§ Aim: From the loan agreement sections below, write out the stretch from "Section 5.6 Financial" through "5.7 Litigation .".

§ Selected text:
= = = =

Section 5.5 Subsidiaries
. Except as set forth in Schedule 5.5 hereto, the
Borrower has no Subsidiaries.
Section 5.6 Financial
Condition; No Adverse Change . The Borrower has furnished to
the Lender its financial statements for the fiscal-year-to-date
period ended November 30, 2005, and those statements fairly
present the Borrower’s financial condition on the dates
thereof and the results of its operations and cash flows for the
periods then ended and were prepared in accordance with generally
accepted accounting principals. Since the date of the most recent
financial statements, there has been no change in the
Borrower’s business, properties or condition (financial or
otherwise) which has had a Material Adverse Effect.
Section 5.7 Litigation .
There are no actions, suits or proceedings pending or, to the
Borrower’s knowledge, threatened against or affecting the
Borrower or any of its Affiliates or the properties of the Borrower
or any of its Affiliates before any court or governmental
department, commission, board, bureau, agency or instrumentality,
domestic or foreign, which, if determined adversely to the Borrower
or any of its Affiliates, would result in a final judgment or
judgments against the Borrower or any of its Affiliates in an
amount in excess of Fifty Thousand Dollars ($50,000), apart from
those matters specifically listed in Schedule 5.7 ; or
result in a Material Adverse Effect.

= = = =

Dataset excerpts
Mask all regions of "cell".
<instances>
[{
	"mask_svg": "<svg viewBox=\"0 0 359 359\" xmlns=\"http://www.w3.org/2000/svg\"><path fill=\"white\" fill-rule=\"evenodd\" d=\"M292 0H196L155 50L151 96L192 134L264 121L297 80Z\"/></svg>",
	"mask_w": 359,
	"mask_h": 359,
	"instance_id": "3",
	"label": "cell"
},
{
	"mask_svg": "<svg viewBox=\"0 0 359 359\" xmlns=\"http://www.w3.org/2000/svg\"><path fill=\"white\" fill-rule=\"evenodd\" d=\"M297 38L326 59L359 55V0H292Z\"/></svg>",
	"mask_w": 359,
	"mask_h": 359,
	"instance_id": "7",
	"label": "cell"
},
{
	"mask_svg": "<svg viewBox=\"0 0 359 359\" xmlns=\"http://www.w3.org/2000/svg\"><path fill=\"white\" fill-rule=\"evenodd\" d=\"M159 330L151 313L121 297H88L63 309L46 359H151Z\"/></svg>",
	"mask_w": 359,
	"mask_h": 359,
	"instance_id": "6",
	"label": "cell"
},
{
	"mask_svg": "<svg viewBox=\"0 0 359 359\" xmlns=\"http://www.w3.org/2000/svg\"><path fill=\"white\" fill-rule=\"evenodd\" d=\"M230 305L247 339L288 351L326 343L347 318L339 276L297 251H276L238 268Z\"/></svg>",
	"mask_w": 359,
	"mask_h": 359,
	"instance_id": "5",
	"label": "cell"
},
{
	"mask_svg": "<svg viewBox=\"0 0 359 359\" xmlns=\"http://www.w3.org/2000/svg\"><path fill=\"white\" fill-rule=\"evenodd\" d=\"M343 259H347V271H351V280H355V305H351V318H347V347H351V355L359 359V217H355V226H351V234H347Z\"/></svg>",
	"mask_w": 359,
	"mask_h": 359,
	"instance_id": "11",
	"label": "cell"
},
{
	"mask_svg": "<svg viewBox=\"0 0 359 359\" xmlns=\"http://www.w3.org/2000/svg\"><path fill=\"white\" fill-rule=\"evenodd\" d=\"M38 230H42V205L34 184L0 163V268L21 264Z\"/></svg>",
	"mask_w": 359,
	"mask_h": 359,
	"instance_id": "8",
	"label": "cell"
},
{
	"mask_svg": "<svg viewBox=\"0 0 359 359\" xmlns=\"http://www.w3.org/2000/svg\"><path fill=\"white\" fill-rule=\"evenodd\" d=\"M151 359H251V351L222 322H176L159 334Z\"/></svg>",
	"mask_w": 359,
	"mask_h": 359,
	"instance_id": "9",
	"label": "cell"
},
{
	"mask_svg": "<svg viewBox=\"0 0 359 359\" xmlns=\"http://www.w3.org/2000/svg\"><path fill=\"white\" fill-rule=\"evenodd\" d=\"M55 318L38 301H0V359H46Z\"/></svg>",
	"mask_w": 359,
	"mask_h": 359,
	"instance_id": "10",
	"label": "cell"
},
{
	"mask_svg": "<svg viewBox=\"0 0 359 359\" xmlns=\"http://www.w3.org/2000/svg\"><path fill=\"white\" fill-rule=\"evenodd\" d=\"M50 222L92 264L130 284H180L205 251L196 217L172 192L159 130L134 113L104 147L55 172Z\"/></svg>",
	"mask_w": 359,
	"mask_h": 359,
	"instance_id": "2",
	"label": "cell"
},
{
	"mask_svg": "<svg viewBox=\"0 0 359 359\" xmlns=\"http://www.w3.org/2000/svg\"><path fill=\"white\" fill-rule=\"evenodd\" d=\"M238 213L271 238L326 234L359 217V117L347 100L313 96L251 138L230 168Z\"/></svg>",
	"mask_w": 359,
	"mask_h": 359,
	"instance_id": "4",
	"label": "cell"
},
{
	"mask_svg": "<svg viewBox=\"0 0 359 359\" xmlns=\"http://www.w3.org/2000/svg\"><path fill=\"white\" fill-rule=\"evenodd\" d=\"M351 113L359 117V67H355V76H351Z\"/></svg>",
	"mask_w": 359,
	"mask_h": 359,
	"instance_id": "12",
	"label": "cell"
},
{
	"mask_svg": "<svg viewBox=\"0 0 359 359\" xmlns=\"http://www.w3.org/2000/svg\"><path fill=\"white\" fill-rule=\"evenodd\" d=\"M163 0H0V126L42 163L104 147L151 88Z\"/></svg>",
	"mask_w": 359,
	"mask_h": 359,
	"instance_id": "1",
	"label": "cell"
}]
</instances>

= = = =

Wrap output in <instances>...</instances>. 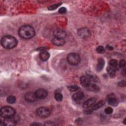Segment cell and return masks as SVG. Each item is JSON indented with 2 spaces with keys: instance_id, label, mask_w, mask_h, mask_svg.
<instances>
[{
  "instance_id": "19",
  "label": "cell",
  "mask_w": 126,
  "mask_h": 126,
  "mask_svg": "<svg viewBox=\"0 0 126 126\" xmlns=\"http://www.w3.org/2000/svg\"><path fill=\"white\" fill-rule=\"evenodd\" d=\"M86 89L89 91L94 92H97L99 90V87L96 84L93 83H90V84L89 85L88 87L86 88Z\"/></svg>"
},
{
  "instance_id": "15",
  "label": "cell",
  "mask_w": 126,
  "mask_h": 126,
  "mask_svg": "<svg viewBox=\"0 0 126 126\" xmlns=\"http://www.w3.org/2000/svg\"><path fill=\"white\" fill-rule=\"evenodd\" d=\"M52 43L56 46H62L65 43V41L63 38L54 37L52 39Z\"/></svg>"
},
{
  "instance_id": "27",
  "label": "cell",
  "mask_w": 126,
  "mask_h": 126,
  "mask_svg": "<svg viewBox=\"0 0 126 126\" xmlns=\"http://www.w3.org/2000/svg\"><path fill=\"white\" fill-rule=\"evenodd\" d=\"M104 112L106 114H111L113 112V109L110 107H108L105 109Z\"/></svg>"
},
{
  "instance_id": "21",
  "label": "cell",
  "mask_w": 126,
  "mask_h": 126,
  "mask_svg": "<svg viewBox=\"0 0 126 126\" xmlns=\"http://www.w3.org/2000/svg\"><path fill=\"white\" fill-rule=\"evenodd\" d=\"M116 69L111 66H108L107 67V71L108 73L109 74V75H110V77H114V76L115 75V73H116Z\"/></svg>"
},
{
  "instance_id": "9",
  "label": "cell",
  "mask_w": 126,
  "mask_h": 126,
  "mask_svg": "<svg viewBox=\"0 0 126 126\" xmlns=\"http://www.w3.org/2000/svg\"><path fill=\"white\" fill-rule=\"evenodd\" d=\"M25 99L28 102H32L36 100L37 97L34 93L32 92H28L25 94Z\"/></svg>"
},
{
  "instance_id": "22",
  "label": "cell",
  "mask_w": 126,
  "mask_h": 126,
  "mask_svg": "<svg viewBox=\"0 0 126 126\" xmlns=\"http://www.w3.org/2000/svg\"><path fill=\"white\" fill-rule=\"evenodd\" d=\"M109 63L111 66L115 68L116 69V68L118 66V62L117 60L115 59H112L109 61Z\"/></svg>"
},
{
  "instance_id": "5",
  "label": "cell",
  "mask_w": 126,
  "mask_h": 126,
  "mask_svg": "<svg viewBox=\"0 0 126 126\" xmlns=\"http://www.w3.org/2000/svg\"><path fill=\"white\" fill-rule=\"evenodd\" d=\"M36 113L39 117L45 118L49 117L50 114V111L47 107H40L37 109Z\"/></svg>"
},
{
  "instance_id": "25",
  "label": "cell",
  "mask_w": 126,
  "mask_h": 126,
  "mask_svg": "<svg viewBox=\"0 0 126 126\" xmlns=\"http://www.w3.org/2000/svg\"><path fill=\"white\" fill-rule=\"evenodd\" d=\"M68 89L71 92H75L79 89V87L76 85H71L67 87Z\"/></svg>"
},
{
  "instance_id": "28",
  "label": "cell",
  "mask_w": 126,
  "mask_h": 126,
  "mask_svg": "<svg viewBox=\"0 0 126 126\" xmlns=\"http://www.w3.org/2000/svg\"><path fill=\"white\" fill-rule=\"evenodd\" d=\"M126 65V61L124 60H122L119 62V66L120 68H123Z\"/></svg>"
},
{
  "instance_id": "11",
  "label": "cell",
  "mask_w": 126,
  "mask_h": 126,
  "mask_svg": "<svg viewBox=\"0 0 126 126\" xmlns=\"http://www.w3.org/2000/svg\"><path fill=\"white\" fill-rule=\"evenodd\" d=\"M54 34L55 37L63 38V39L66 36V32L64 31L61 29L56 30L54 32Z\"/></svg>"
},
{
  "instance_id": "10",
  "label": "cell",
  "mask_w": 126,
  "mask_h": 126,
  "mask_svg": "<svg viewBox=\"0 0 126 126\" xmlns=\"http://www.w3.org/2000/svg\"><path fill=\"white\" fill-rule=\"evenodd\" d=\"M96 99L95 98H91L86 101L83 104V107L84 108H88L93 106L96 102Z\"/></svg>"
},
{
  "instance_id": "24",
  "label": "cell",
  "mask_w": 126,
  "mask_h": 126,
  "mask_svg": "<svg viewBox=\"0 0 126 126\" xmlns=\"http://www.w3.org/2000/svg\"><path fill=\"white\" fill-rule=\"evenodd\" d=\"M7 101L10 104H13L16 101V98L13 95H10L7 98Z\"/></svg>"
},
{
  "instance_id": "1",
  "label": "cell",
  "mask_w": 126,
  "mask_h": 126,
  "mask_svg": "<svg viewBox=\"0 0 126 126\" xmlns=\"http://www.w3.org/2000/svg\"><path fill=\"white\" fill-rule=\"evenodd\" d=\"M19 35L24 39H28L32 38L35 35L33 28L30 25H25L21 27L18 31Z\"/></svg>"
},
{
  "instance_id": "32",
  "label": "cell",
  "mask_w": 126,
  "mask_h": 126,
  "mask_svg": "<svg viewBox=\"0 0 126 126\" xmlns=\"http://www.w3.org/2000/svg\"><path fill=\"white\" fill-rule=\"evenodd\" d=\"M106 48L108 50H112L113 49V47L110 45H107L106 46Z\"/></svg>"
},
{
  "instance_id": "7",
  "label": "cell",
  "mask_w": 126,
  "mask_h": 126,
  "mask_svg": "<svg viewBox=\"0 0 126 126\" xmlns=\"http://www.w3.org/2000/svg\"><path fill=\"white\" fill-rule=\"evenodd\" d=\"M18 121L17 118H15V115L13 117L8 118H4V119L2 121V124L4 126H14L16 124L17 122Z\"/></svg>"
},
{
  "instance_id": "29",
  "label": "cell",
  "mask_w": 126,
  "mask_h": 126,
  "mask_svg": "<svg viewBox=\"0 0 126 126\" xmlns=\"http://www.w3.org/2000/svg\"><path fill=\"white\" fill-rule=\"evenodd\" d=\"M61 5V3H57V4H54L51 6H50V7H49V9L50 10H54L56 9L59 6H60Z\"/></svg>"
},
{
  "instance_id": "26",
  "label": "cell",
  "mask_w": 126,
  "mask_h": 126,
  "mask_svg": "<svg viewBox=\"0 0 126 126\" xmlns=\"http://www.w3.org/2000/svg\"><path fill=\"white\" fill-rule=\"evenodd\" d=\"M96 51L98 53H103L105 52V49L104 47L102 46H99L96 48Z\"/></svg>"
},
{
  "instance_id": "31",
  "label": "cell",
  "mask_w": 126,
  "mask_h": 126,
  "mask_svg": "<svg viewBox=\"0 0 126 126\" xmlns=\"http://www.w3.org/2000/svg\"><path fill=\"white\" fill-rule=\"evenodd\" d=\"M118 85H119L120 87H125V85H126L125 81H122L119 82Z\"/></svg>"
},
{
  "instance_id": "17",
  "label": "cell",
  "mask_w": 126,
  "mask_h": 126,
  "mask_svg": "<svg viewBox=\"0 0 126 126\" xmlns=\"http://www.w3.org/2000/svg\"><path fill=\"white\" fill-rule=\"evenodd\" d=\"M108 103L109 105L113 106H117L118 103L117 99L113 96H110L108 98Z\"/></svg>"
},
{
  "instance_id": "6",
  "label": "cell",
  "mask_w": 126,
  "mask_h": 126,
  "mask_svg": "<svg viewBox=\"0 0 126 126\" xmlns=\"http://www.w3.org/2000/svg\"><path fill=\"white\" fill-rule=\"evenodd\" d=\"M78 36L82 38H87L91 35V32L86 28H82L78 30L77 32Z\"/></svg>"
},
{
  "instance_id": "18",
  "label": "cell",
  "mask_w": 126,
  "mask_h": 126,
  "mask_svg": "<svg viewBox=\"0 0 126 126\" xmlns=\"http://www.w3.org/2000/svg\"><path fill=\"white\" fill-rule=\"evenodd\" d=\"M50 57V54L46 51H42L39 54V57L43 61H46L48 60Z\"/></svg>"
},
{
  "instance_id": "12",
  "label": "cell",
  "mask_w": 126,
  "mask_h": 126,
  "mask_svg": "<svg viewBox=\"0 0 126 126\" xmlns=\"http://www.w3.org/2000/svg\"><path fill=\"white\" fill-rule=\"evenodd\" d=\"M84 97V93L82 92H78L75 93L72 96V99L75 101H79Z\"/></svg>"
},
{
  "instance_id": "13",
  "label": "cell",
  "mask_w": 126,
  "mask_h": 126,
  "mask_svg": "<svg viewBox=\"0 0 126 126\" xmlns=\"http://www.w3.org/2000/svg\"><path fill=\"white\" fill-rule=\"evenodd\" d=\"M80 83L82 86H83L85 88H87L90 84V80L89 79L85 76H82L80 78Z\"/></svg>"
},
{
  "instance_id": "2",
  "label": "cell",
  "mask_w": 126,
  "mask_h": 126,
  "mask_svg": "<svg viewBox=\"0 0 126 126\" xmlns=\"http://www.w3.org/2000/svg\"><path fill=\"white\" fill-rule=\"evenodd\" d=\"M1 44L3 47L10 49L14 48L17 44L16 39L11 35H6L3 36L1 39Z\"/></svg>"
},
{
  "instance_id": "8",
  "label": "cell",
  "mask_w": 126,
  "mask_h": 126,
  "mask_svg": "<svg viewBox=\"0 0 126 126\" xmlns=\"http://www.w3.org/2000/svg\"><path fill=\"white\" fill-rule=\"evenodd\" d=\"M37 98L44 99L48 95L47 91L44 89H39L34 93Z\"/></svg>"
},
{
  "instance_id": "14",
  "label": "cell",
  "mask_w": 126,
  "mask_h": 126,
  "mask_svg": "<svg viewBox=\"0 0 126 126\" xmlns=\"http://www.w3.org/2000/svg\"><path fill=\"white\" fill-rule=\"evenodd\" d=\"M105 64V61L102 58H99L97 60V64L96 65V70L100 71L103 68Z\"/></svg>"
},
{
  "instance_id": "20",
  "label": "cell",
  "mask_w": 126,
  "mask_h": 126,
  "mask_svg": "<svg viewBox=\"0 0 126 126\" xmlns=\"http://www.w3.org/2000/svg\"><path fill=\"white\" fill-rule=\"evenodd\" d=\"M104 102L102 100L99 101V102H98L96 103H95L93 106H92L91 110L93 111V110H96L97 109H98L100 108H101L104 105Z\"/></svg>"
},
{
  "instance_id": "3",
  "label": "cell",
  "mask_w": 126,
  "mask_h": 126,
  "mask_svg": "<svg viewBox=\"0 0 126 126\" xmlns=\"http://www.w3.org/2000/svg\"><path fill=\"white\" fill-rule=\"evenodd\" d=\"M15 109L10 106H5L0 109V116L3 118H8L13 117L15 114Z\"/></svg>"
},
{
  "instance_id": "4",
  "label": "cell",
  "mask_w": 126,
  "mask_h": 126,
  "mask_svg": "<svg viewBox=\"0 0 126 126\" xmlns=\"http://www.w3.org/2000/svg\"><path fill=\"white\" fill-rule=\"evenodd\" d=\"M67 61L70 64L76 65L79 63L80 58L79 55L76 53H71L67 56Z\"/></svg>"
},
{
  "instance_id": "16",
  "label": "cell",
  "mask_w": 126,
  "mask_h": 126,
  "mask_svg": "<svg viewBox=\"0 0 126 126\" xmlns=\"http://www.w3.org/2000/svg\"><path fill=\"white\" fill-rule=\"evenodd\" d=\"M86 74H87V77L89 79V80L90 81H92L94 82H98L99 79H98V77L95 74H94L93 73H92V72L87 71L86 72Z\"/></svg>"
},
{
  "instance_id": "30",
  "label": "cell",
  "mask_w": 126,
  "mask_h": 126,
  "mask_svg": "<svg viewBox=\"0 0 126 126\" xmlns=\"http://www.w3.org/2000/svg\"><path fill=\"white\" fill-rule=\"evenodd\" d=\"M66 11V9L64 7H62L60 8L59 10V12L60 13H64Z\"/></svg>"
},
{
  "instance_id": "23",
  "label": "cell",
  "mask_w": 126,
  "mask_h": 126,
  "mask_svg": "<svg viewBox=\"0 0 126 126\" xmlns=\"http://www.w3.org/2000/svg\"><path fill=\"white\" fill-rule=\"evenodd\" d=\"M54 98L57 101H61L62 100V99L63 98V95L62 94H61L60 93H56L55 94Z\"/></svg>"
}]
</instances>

= = = =

§ Final result:
Section 5.6 Financial
Condition; No Adverse Change . The Borrower has furnished to
the Lender its financial statements for the fiscal-year-to-date
period ended November 30, 2005, and those statements fairly
present the Borrower’s financial condition on the dates
thereof and the results of its operations and cash flows for the
periods then ended and were prepared in accordance with generally
accepted accounting principals. Since the date of the most recent
financial statements, there has been no change in the
Borrower’s business, properties or condition (financial or
otherwise) which has had a Material Adverse Effect.
Section 5.7 Litigation .